Ausgewählter Auszug

+++

Piz Bleis marscha 3131 m.
Wenn wir am ersten Tag unser Ziel schon am Morgen vor Augen hatten, so ist es heute mehr oder weniger eine Fahrt ins Blaue. Die erste Stunde führt allerdings durch bekanntes Gelände, indem wir der gestrigen Spur folgen. Bereits wird einem diese oder jene Waldpartie vertraut, und man ist ordentlich gespannt, was nun das Tal noch Neues bringen kann. Da wo die Bäume lichter werden, stechen wir plötzlich ins Neuland. Anstatt rechts in das Seitental von Tschitta abzuzweigen wie gestern, ziehen wir heute nach links durchs Tal hinauf. Gleich nach der Alp Mulix, deren tief verschneite Hütten kaum ins Auge fallen, wechseln wir auf die rechte Seite des Baches. Der Talgrund ist von bissiger Kälte erfüllt, und das Lüftchen, das uns in der Front anfällt, ist mehr als erfrischend. Die vergoldeten Spitzen des Piz d' Alp Val lassen vermuten, dass die Sonne aber schon unterwegs ist, und so trachten wir darnach, möglichst bald aus der Mulixer Schattenmulde heraus zu kommen. Das Tal ist hier hinten plötzlich wie abgeriegelt, und anfänglich sucht man vergebens nach einem Durchschlupf. Wir halten uns links an den grossen Steilhang unter den Felsen des Piz Bial, überwinden ihn in ein paar Kehren und queren nun auf der Terrasse « Sur 1a Crappa » bequem in den zweiten Stock des Tales. Jetzt haben uns auch die wärmenden Sonnenstrahlen erreicht, und allsogleich wird die verspätete Znünirast gehalten. Dabei schauen wir ostwärts in die jäh abfallenden Wände des Piz Bial, und noch weiter zurück entdecken wir die Spitze des Piz da 1a Piramida, die wir in den nächsten Tagen auch noch aufzusuchen gedenken.
In weitausholender Schleife wenden wir uns dem dritten und obersten Talabschnitt zu und sehen endlich auch unseren Gipfel. Die vielen Mulden und Höcker lassen auf einen von Felsblöcken dicht übersäten Boden schliessen. Und wie einsam und still ist es hier oben. Zwei Gemsspuren, welche über den Sattel der Fuorcla da Mulix führen, bleiben das einzige sichtbare Zeichen SKIFAHRTEN IM QUELLGEBIET DER ALBULA.

+++

Vorliegende Einträge
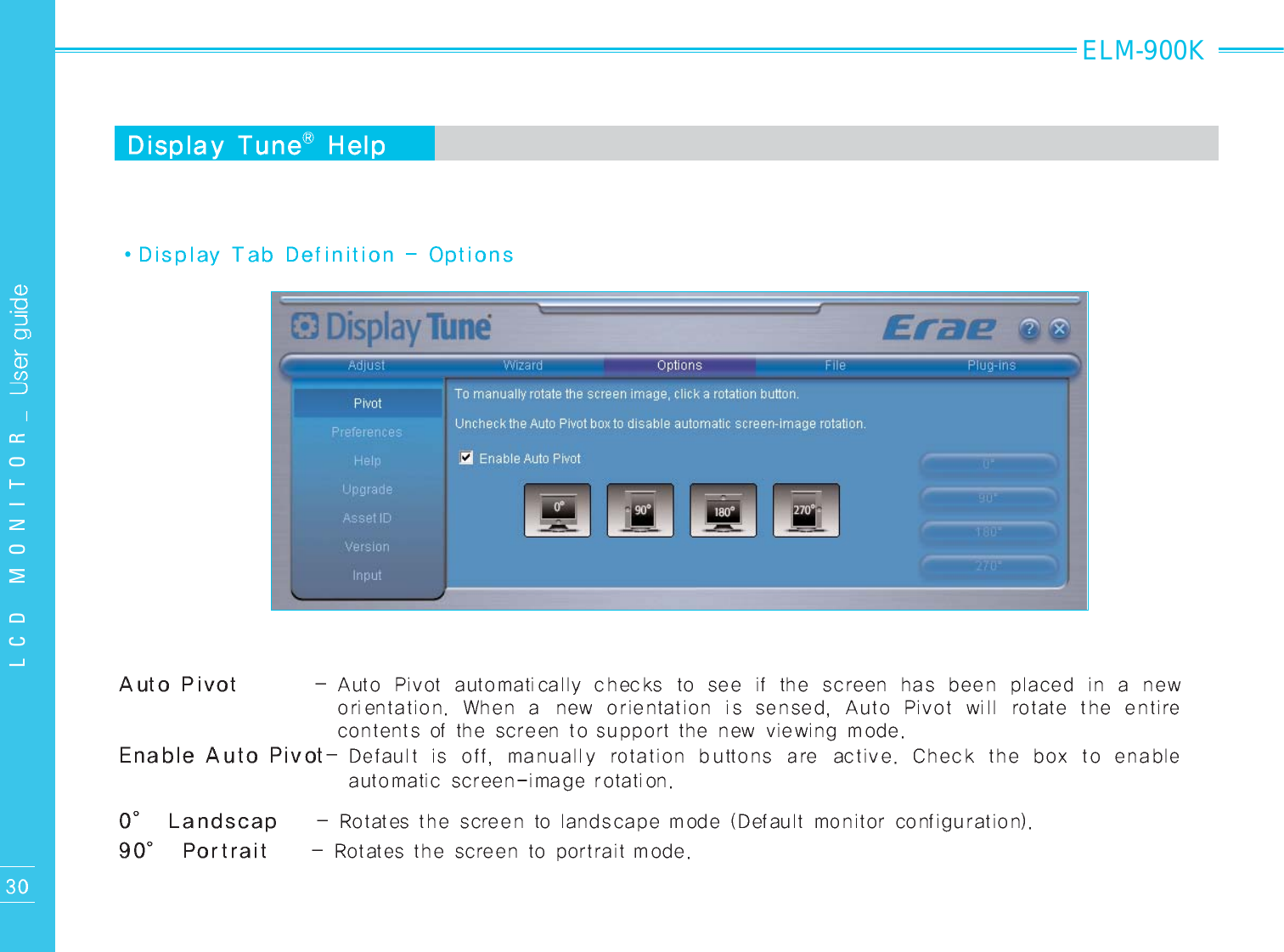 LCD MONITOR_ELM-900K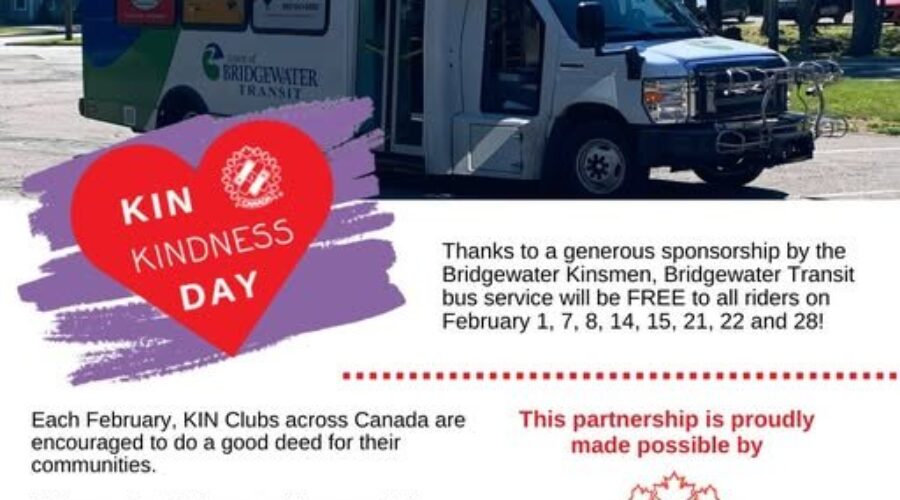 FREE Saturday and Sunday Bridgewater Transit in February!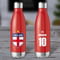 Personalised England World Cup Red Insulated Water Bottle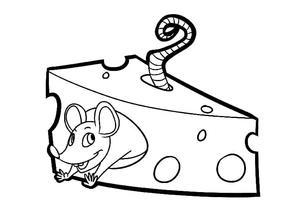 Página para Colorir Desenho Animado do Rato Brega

+++

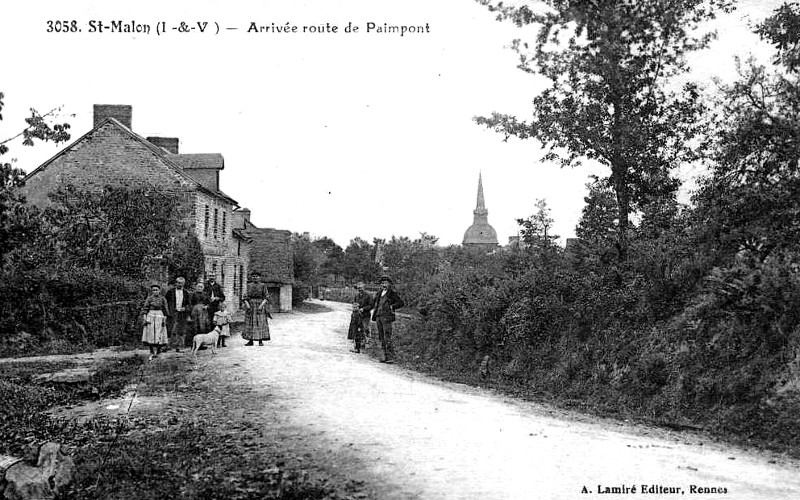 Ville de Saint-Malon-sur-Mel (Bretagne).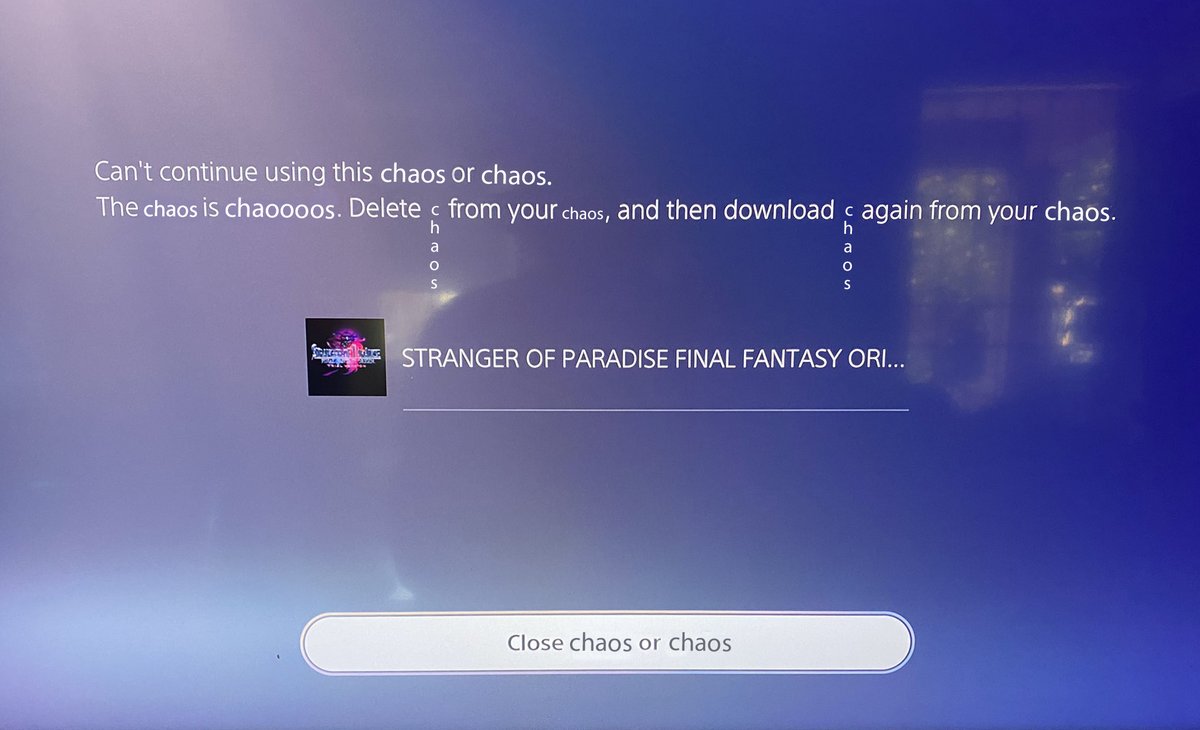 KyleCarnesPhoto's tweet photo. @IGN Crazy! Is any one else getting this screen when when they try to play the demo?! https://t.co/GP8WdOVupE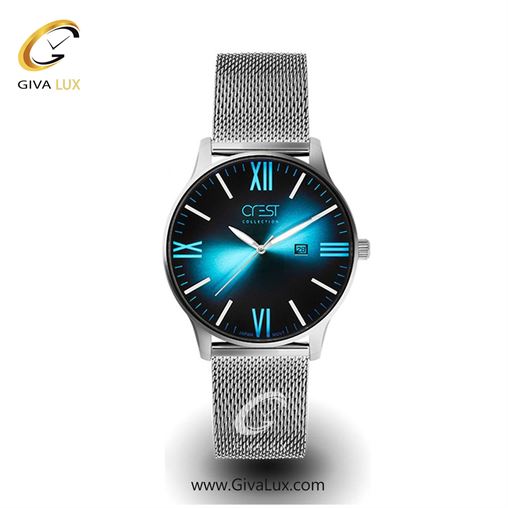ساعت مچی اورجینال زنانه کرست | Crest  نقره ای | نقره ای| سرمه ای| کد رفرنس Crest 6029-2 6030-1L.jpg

+++

Fragen
**A)** Auf welche Seite des Baches wird laut Auszug gleich nach der Alp Mulix gewechselt?
**B)** Gib für jede Aussage an, ob sie mit dem Auszug übereinstimmt, und belege dies mit den entscheidenden Worten des Auszugs als wörtlichem Zitat. (i) In der ersten Stunde folgt man der Spur vom Vortag. (ii) Heute biegt man wie am Vortag rechts ins Seitental von Tschitta ab. (iii) Die Znünirast wird noch im Schatten gehalten.
Die Einträge sind eigenständiges Material und gehören nicht zum Auszug.

Erwartete Ergebnisse
**A)** Auf die rechte Seite des Baches.

**B)**
(i) Ja: „indem wir der gestrigen Spur folgen“
(ii) Nein: „Anstatt rechts in das Seitental von Tschitta abzuzweigen wie gestern, ziehen wir heute nach links durchs Tal hinauf.“
(iii) Nein: „Jetzt haben uns auch die wärmenden Sonnenstrahlen erreicht, und allsogleich wird die verspätete Znünirast gehalten.“